Feather Premium Examples

  1. Example 1: Run 4 simultaneous requests to Qwen2.5-7B (≤15B)

  2. Example 2: Run 2 simultaneous requests to Qwen2.5-32B (24-32B)

  3. Example 3: Run 1 simultaneous request to Qwen2.5-72B (≥70B)

  4. Example 4 (Mixed): Run 1 Qwen2.5-32B (weight 2) + 2 Qwen2.5-7B (weight 1 each) = Total weight 4

Feather Scale Examples

  1. Example 1: Run 8 simultaneous requests to Qwen2.5-7B (≤15B)

  2. Example 2: Run 4 simultaneous requests to Qwen2.5-32B (24-32B)

  3. Example 3: Run 2 simultaneous requests to Qwen2.5-72B (≥70B)
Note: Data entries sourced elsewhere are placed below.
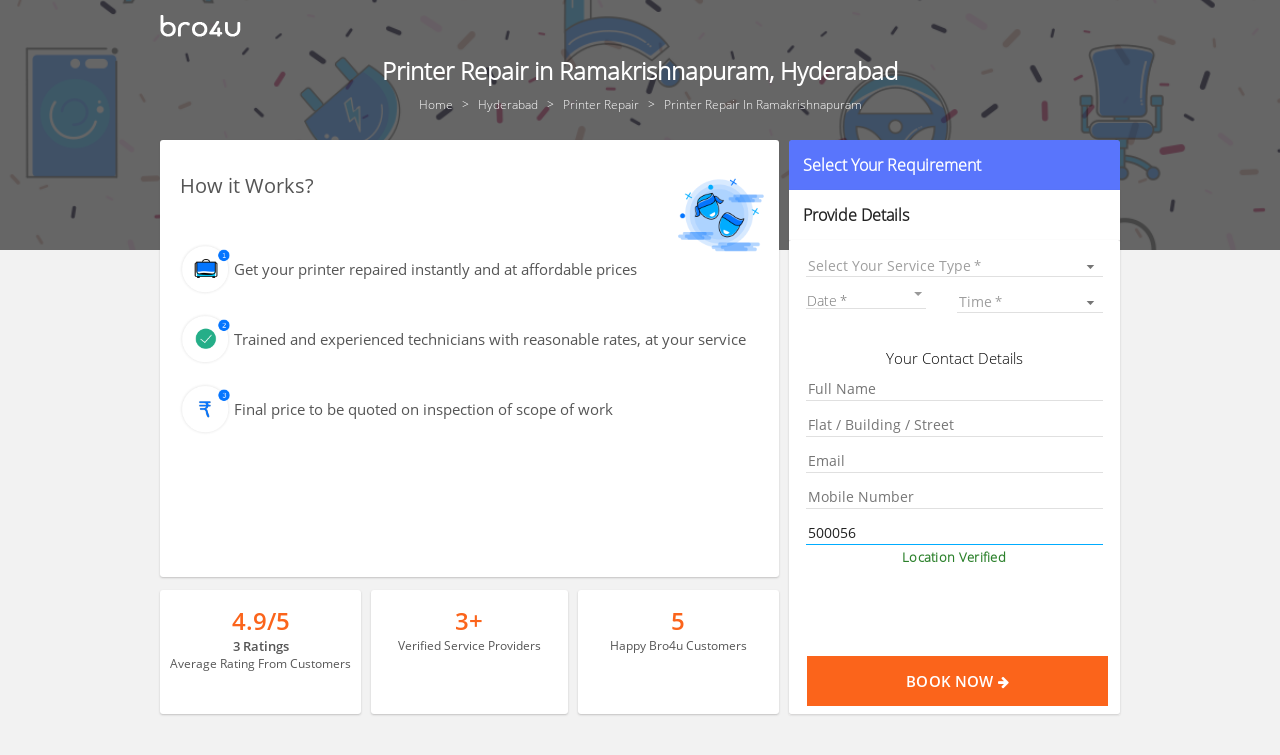

--- FILE ---
content_type: text/plain
request_url: https://www.google-analytics.com/j/collect?v=1&_v=j102&a=853614060&t=pageview&_s=1&dl=https%3A%2F%2Fbro4u.com%2Fhyderabad%2Fprinter-repair-ramakrishnapuram&ul=en-us%40posix&sr=1280x720&vp=1280x720&_u=YGBAgAABAAAAAC~&jid=1950331475&gjid=2022879992&cid=1672324768.1765475446&tid=UA-60009241-3&_gid=659952181.1765475446&_slc=1&gtm=45He5ca1h2n71WN3LJ7v71395379za200zd71395379&gcd=13l3l3l3l1l1&dma=0&tag_exp=103116026~103200004~104527907~104528501~104684208~104684211~105391252~115583767~115616986~115938465~115938468~116184927~116184929~116217636~116217638~116251938~116251940~116744866&z=1729887263
body_size: -448
content:
2,cG-ZE24TT0418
  4. Example 4 (Mixed): Run 1 Qwen2.5-72B (weight 4) + 2 Qwen2.5-32B (weight 2 each) = Total weight 8


Linear Combinations

Your total concurrency usage is calculated by adding up the weights of all models you're running simultaneously. For example:

  • 1 model with weight 2 + 2 models with weight 1 = Total weight 4

  • 1 model with weight 4 + 2 models with weight 2 = Total weight 8

Make sure your total concurrency usage doesn't exceed your plan's limit to avoid request failures.